Et compte tenu de la polarisation – qui devrait se poursuivre – entre ménages propriétaires et locataires, l’augmentation des taxes foncières, la révision des exemptions générales en matière de droits de succession dans certaines configurations, et un plafonnement du montant des aides au logement par ménage sont hautement probables.
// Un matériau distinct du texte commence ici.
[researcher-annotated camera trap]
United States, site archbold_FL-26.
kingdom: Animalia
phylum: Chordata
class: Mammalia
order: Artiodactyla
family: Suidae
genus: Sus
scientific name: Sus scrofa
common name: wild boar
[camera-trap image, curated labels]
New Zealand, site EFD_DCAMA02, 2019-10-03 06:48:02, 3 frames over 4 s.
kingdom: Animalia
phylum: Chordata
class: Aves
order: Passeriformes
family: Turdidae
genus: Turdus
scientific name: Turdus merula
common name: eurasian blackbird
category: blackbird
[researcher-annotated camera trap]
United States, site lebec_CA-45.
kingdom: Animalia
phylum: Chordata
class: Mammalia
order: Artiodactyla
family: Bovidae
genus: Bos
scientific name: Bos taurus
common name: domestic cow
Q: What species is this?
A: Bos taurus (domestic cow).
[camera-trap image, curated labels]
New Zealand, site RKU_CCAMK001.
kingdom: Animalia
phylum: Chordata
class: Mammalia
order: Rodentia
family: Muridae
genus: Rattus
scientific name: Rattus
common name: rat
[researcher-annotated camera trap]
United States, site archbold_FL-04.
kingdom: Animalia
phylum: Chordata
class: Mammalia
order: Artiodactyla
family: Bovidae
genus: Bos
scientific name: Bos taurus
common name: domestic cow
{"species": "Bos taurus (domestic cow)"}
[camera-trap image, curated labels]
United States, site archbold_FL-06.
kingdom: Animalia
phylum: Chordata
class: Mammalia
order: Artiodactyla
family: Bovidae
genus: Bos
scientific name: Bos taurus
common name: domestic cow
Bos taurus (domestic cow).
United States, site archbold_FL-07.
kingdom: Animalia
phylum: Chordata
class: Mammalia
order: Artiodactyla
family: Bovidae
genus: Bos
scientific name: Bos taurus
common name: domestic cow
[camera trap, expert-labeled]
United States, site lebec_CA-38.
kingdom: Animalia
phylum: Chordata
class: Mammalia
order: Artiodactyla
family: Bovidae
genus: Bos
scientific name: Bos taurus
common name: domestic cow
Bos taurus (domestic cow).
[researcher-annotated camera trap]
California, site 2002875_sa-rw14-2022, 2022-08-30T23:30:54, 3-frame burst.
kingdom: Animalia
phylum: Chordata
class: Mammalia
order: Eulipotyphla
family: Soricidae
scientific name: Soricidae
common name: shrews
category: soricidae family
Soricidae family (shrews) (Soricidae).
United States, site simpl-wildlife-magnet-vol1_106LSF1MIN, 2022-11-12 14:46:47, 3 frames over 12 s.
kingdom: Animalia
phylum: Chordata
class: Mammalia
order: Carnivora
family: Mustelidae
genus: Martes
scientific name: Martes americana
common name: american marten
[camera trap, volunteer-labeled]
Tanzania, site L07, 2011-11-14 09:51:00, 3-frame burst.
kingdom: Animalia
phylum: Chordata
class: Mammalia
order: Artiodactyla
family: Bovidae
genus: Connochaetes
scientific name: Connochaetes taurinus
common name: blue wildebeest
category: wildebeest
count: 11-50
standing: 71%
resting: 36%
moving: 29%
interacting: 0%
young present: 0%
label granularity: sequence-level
De tels changements pourraient contribuer à corriger le fait que les avantages fiscaux qui favorisent l’accession à la propriété profitent le plus souvent aux ménages les plus aisés et qui disposent des revenus nécessaires pour effectuer l’investissement ouvrant droit à l’avantage fiscal.

C’est là une matrice – à compléter – sur laquelle pourrait reposer une vigoureuse croissance future du Grand-Duché. Croissance nécessaire pour que le Luxembourg puisse rester ce qu’il est – un pays riche, ouvert, fiable, dynamique, et tolérant.

Michel-Edouard Ruben est économiste à la Fondation IDEA asbl.